Mein Studium hatte ich abgeschlossen und soeben meine erste Anstellung angetreten. Als ich Alma begegnete, gingen wir auf ihr Zimmer und schliefen miteinander. Es war ein sehr heißer Sommertag, besonders in Trier, wo sich die Hitze über dem Flusstal seit Tagen staute. Wir lagen nackt in ihrem Bett. Alma erzählte mir, dass sie auch wegen Hermann von zu Hause weggegangen sei, nicht nur, weil Mutter ihr Gehalt nicht mehr bezahlen konnte und ihre Nörgeleien unerträglich geworden waren. Sie sagte, Hermann habe nichts mehr von ihr wissen wollen, sie wie den letzten Dreck behandelt und sich nur noch mit Salm und Knuppeglas herumgetrieben, auch mit Vater habe er sich entzweit. Hermann sei ganz anders geworden, er bändele mit Frauen in der Campingschenke an, Frauen, die nur dorthin kamen, um sich für einen Abend zu amüsieren, und Männer für die Urlaubstage suchten, junge Männer, die mit ihnen tanzten, vielleicht auch mehr, wenn es sich ergab. Aber Hermann sei für die auch nur ein exotischer, spinnerter Kerl, jemand, der sich volllaufen lasse, auf seiner Klarinette spiele, beim Tanzen herumhüpfe und verrückte Dinge erzähle. Nachts torkele er über den Campingplatz zum Fluss.
«Er hat mich beschimpft, mir Vorwürfe gemacht — auch deinetwegen.» Sie erzählte, Hermann habe in dieser Zeit alles mitgemacht, was Salm und Knuppeglas anstellten. Die drei stiegen in Wochenendhäuser ein, klauten Eisen-, Blei- und Zinkschrott von Baustellen, brachen Autos auf. Es war einträglicher, als im Zementwerk zu arbeiten oder in der Stadt zu jobben. Knuppeglas, der damals noch mit Schrott handelte, verkaufte das Diebesgut in Belgien. In einer Autowerkstatt im Industriegebiet stahlen sie alles, was sich irgendwie zu Geld machen ließ. «Der Heizungskeller und der Raum unter der Bühne waren voll von geklautem Zeug», sagte Alma.

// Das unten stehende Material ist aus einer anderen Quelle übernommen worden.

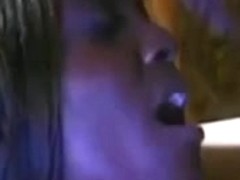 Darksome angels painted white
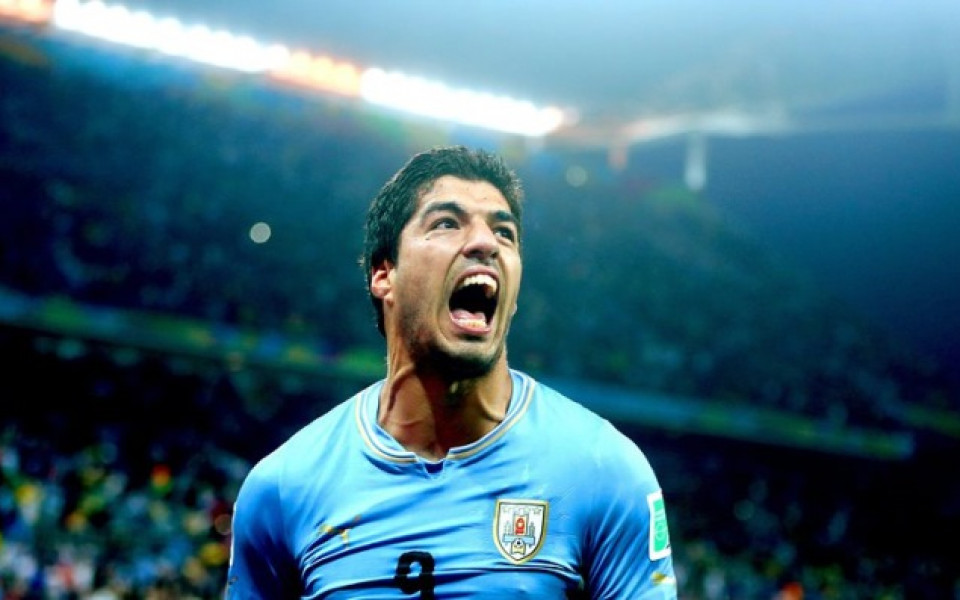 Луис Суарес ще води Уругвай на Копа Америка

Eines Nachts erschien Sartorius mit einigen Kollegen in der Gaststätte, sie suchten Hermann, der hielt sich in Vaters Büro versteckt. An der Theke stehend, beteuerte Sartorius, dass Zeugen Hermann gesehen hätten, er vermutlich zu einer gefährlichen Diebesbande gehöre, der man jetzt endlich auf die Schliche gekommen sei. Vater ließ sie aber nicht im Haus herumschnüffeln. Hermann kauerte zitternd in Vaters Büro, hatte Angst, ins Gefängnis zu kommen. Vater steckte Hermann Geld zu, half ihm beim Packen, brachte ihn in derselben Nacht noch mit dem Auto nach Köln, von wo aus er mit dem Zug nach Hamburg fuhr.